Mezopotamya'da ilk kentler M.Ö 6000 yıllarında kurulmuştur. Bu kentler, Fırat ve Dicle nehirleri arasında yer alır. Ancak başkentlerin oluşabilmesi için kentler yeterli değildir. Devlet örgütlenmesi ile başkentler meydana gelir. Akad hanedanın kurucusu olan ve Agade kralı olarak bilinen Büyük Sargon, M.Ö 2350 yıllarında Sümer kent devletlerini zorla ele geçirmiştir. Güney Mezopotamya olarak da bilinen Irak'ın güneyinde bulunan bu yerde bölgesel bir devlet kurmuş ve ilk başkent ortaya çıkmıştır.
Büyük Sargon ve ondan sonra gelecek diğer krallar, ele geçirdikleri yerlerdeki büyük ganimetleri başkentlerinde topladılar ve burada çeşitli tapınaklar kurdular. Ayrıca birçok kamusal binada buraya kuruldu. Mezopotamya'da ilk başkent olarak bilinen bu yer, diğer kentlerden oldukça farklıdır.

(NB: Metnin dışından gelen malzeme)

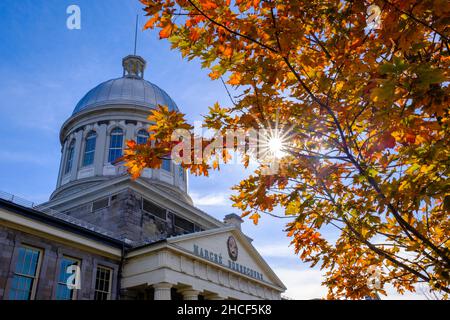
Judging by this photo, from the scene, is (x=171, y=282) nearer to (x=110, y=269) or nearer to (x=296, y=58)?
(x=110, y=269)

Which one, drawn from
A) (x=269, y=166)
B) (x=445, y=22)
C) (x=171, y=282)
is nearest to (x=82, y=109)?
(x=171, y=282)

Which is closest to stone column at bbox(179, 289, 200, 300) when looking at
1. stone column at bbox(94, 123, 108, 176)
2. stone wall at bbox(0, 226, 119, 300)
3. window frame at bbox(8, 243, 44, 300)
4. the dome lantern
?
stone wall at bbox(0, 226, 119, 300)

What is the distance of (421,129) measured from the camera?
13.6 feet

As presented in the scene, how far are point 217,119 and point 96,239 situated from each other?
1604cm

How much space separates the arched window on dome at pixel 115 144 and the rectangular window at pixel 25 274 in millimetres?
15464

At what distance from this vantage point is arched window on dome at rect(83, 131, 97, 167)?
104 feet

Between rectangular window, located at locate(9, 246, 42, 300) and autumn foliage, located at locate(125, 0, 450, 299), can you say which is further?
rectangular window, located at locate(9, 246, 42, 300)

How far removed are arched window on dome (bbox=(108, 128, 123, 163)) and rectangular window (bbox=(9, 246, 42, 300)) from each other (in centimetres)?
1546

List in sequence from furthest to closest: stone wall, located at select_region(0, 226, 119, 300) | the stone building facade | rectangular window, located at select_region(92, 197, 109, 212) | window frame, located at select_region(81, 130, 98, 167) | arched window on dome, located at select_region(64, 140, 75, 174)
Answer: arched window on dome, located at select_region(64, 140, 75, 174) → window frame, located at select_region(81, 130, 98, 167) → rectangular window, located at select_region(92, 197, 109, 212) → the stone building facade → stone wall, located at select_region(0, 226, 119, 300)

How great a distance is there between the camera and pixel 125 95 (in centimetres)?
3519

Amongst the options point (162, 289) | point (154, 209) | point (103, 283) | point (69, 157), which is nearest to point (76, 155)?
point (69, 157)

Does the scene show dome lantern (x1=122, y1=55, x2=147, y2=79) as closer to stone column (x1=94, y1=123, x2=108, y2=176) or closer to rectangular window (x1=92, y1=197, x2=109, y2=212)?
stone column (x1=94, y1=123, x2=108, y2=176)

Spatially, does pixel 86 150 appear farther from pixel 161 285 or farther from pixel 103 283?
pixel 161 285

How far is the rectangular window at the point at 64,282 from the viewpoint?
55.9 ft
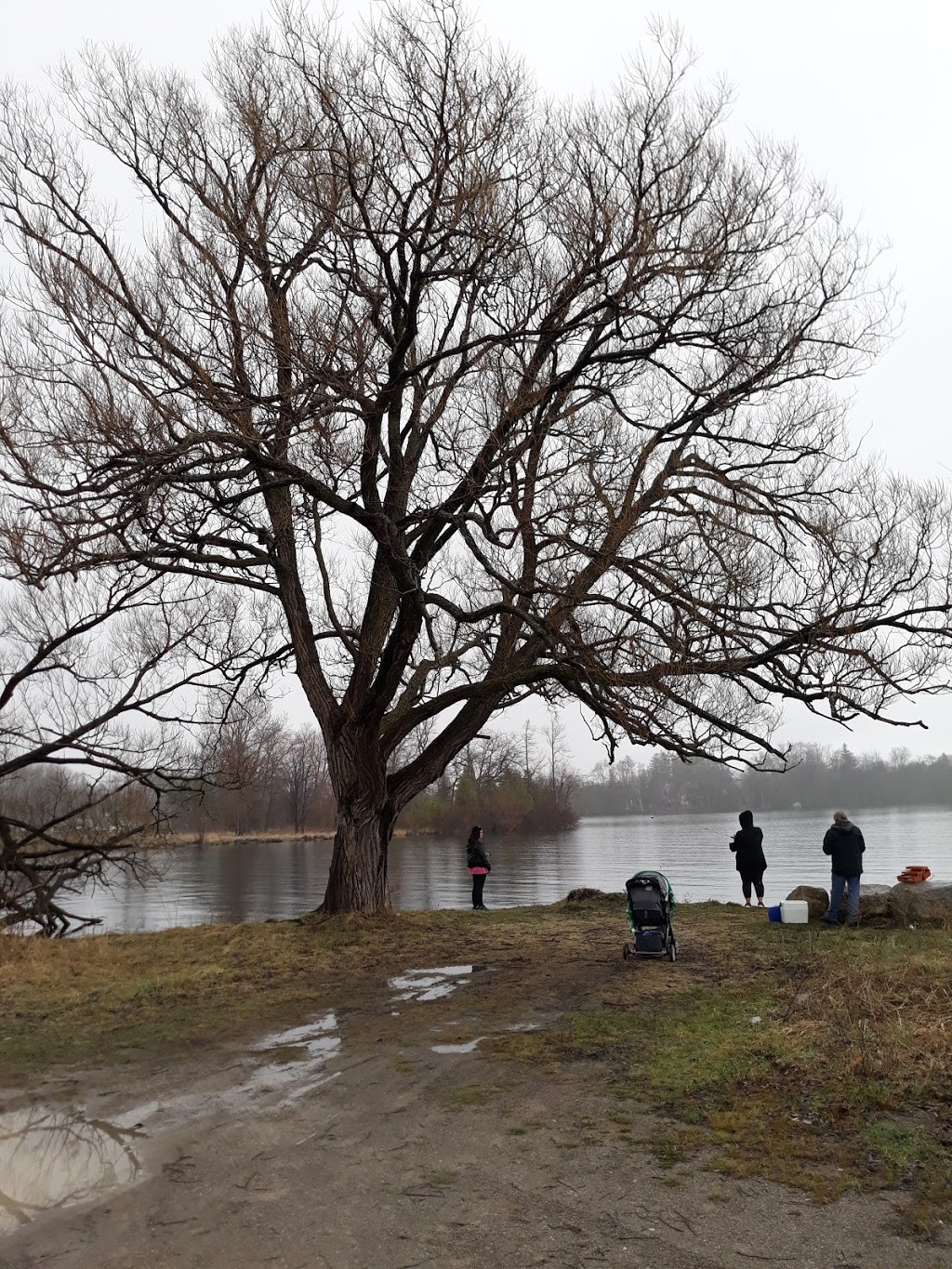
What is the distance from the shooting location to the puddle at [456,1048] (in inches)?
267

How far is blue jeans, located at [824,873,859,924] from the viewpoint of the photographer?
12328 millimetres

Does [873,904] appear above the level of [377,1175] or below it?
above

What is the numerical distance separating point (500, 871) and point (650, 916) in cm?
2865

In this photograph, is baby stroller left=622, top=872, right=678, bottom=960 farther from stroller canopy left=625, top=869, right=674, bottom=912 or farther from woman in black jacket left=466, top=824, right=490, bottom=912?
woman in black jacket left=466, top=824, right=490, bottom=912

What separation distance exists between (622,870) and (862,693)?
27.8 m

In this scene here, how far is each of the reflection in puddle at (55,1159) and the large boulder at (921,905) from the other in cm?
988

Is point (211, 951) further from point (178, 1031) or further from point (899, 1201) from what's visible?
point (899, 1201)

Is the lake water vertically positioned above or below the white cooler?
below

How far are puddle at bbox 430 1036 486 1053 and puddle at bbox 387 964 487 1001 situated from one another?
1664 mm

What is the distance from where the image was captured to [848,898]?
488 inches

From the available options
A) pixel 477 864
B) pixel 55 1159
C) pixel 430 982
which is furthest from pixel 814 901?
pixel 55 1159

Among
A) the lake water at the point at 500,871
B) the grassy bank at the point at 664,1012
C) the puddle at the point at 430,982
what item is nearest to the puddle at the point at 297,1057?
the grassy bank at the point at 664,1012

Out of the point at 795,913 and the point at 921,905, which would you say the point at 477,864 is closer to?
the point at 795,913

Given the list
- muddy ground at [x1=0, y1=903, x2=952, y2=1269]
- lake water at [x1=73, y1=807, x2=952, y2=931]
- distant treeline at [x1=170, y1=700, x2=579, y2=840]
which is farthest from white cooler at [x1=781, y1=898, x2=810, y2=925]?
distant treeline at [x1=170, y1=700, x2=579, y2=840]
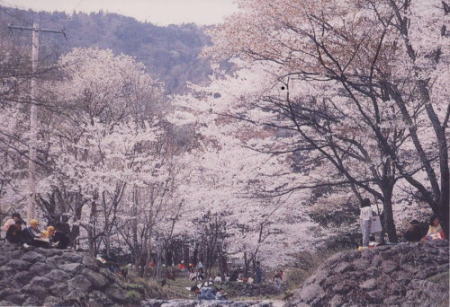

Başkent hem kralın yaşadığı hem de tüm zenginliklerin toplandığı yer olarak bilinmektedir.
Babil Kralı Hammurabi, M.Ö 1750 yıllarında Akad ve Sümer şehirlerini tek bir yönetim altında birleştirdi. Böylelikle bölgesel devlet son buldu, imparatorluk dönemi başladı. Babil başkent olduktan sonra, fethedilen topraklardaki ganimetler burada toplanmaya başlandı. Antik Çağ dönemindeki imparatorluklarda başkentin sık sık farklı yerlere taşındığı düşünülmektedir. Özellikle Antik Mısır'da her firavun kendi başkentini seçmiştir.
Kralların kendilerine ait bir kent kurmaları, Sümerler döneminden beri gelen önemli bir iştir. Ancak bu başkentler, ekonomik veya siyasi sebeplerden dolayı kurulmamıştır. Sadece gelen kralın görkemini yansıtmak amacı ile oluşturulmuşlardır.